▶ [DESCRIPTION OF THE TASK]
Starting at the top of the data and ending with the line that holds "common name: rodent", transcribe each line exactly; include both ends.

━━━ DATA SUPPLIED

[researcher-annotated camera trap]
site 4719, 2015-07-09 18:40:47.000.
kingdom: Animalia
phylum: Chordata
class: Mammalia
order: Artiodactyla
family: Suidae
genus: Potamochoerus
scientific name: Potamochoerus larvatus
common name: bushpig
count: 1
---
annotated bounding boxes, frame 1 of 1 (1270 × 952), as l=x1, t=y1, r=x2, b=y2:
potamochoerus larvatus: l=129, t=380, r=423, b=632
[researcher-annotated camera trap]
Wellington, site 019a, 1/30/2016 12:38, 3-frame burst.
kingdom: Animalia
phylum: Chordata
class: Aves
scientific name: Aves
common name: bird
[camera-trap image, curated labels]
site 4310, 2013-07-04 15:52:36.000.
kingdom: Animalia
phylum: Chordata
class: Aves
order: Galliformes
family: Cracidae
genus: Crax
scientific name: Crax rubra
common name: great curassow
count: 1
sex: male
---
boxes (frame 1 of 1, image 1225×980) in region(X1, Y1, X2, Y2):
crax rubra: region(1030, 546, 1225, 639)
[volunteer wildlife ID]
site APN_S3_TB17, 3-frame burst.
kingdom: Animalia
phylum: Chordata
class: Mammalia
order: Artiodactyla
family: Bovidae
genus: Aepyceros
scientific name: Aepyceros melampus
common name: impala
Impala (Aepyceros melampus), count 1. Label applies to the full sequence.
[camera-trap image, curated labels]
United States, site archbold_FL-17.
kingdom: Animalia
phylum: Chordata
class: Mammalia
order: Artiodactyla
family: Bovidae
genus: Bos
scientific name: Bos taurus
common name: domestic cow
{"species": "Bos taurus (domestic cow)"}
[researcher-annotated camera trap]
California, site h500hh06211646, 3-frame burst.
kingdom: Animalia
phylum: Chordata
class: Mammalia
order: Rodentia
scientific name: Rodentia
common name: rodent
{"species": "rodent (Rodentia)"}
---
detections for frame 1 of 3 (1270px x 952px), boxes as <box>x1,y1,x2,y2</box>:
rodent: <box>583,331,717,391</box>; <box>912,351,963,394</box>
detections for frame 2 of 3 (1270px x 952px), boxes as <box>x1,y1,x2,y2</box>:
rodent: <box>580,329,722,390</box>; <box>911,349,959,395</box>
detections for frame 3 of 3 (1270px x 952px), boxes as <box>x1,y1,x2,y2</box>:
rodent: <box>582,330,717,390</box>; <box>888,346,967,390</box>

━━━━━━

▶ [ANSWER TO THIS PROBLEM]
[researcher-annotated camera trap]
site 4719, 2015-07-09 18:40:47.000.
kingdom: Animalia
phylum: Chordata
class: Mammalia
order: Artiodactyla
family: Suidae
genus: Potamochoerus
scientific name: Potamochoerus larvatus
common name: bushpig
count: 1
---
annotated bounding boxes, frame 1 of 1 (1270 × 952), as l=x1, t=y1, r=x2, b=y2:
potamochoerus larvatus: l=129, t=380, r=423, b=632
[researcher-annotated camera trap]
Wellington, site 019a, 1/30/2016 12:38, 3-frame burst.
kingdom: Animalia
phylum: Chordata
class: Aves
scientific name: Aves
common name: bird
[camera-trap image, curated labels]
site 4310, 2013-07-04 15:52:36.000.
kingdom: Animalia
phylum: Chordata
class: Aves
order: Galliformes
family: Cracidae
genus: Crax
scientific name: Crax rubra
common name: great curassow
count: 1
sex: male
---
boxes (frame 1 of 1, image 1225×980) in region(X1, Y1, X2, Y2):
crax rubra: region(1030, 546, 1225, 639)
[volunteer wildlife ID]
site APN_S3_TB17, 3-frame burst.
kingdom: Animalia
phylum: Chordata
class: Mammalia
order: Artiodactyla
family: Bovidae
genus: Aepyceros
scientific name: Aepyceros melampus
common name: impala
Impala (Aepyceros melampus), count 1. Label applies to the full sequence.
[camera-trap image, curated labels]
United States, site archbold_FL-17.
kingdom: Animalia
phylum: Chordata
class: Mammalia
order: Artiodactyla
family: Bovidae
genus: Bos
scientific name: Bos taurus
common name: domestic cow
{"species": "Bos taurus (domestic cow)"}
[researcher-annotated camera trap]
California, site h500hh06211646, 3-frame burst.
kingdom: Animalia
phylum: Chordata
class: Mammalia
order: Rodentia
scientific name: Rodentia
common name: rodent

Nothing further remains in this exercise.